◆ Requirement:
The records below must be duplicated exactly, character for character.

◆ Material:
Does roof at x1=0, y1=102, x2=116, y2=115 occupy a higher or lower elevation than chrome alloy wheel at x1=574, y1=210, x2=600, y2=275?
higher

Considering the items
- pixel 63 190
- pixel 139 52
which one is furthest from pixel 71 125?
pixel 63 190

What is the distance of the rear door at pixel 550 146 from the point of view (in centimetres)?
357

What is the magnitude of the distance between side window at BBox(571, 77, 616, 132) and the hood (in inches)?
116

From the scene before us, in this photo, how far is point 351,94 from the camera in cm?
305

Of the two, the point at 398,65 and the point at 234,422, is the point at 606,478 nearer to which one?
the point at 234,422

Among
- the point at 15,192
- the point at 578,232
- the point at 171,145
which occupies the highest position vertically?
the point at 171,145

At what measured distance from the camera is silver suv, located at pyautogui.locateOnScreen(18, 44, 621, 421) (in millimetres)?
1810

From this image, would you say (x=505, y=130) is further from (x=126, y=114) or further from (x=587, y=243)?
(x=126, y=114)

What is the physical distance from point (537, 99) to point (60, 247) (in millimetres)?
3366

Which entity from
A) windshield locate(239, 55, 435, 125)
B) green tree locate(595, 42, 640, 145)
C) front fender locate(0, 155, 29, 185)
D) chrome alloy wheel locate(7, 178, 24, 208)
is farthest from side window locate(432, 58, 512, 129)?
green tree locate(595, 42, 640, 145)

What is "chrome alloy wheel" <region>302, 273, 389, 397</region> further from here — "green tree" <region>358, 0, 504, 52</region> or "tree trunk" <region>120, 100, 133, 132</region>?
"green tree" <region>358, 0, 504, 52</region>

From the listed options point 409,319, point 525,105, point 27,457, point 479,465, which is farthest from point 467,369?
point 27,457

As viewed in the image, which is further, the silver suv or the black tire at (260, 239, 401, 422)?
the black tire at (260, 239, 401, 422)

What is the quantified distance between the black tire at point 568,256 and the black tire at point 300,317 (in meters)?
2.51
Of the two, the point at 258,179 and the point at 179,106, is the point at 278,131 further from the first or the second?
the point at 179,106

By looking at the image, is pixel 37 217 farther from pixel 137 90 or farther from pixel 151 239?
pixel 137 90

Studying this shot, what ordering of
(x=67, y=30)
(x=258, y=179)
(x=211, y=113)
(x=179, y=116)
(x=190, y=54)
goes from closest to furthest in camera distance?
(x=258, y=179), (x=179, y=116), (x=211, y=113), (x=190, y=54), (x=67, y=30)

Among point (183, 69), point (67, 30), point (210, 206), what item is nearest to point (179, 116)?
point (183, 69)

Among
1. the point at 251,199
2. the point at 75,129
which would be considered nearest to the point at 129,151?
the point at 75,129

◆ Result of this exercise:
Does roof at x1=0, y1=102, x2=116, y2=115 occupy a higher or lower elevation than chrome alloy wheel at x1=574, y1=210, x2=600, y2=275?
higher

Considering the items
- pixel 63 190
- pixel 139 52
which one is furthest from pixel 71 125?
pixel 63 190

What is the distance of the rear door at pixel 550 146 from the point of view (in centimetres)?
357

What is the magnitude of the distance between side window at BBox(571, 77, 616, 132) and the hood (in inches)?
116

From the scene before us, in this photo, how far is point 351,94 from the camera in cm?
305

Of the two, the point at 398,65 and the point at 234,422, is the point at 606,478 nearer to which one?
the point at 234,422

Among
- the point at 15,192
- the point at 578,232
- the point at 171,145
which occupies the highest position vertically?
the point at 171,145

At what measured distance from the camera is silver suv, located at pyautogui.locateOnScreen(18, 44, 621, 421) (in millimetres)?
1810

From this image, would you say (x=505, y=130) is further from (x=126, y=114) or further from (x=587, y=243)?
(x=126, y=114)

What is the physical distance from point (537, 99) to point (60, 247) (in millimetres)?
3366

Which entity from
A) windshield locate(239, 55, 435, 125)
B) green tree locate(595, 42, 640, 145)
C) front fender locate(0, 155, 29, 185)
D) chrome alloy wheel locate(7, 178, 24, 208)
is farthest from side window locate(432, 58, 512, 129)?
green tree locate(595, 42, 640, 145)

What is "chrome alloy wheel" <region>302, 273, 389, 397</region> further from here — "green tree" <region>358, 0, 504, 52</region> or "tree trunk" <region>120, 100, 133, 132</region>?
"green tree" <region>358, 0, 504, 52</region>

From the listed options point 409,319, point 525,105, point 27,457, point 479,465, which is farthest from point 467,369?
point 27,457

As viewed in the image, which is further, the silver suv or the black tire at (260, 239, 401, 422)?
the black tire at (260, 239, 401, 422)

What is the quantified distance between the black tire at point 568,256 and the black tire at point 300,317 (in meters)?
2.51
Of the two, the point at 258,179 and the point at 179,106, is the point at 278,131 further from the first or the second?
the point at 179,106

By looking at the image, is pixel 37 217 farther from pixel 137 90 or farther from pixel 151 239?
pixel 137 90

Studying this shot, what ordering of
(x=67, y=30)
(x=258, y=179)
(x=211, y=113)
(x=179, y=116)
(x=190, y=54)
goes from closest to furthest in camera distance?
(x=258, y=179), (x=179, y=116), (x=211, y=113), (x=190, y=54), (x=67, y=30)

Among point (183, 69), point (67, 30), point (210, 206), what item is nearest to point (179, 116)?
point (183, 69)

Among
1. the point at 251,199
2. the point at 75,129
which would be considered nearest to the point at 129,151?
the point at 75,129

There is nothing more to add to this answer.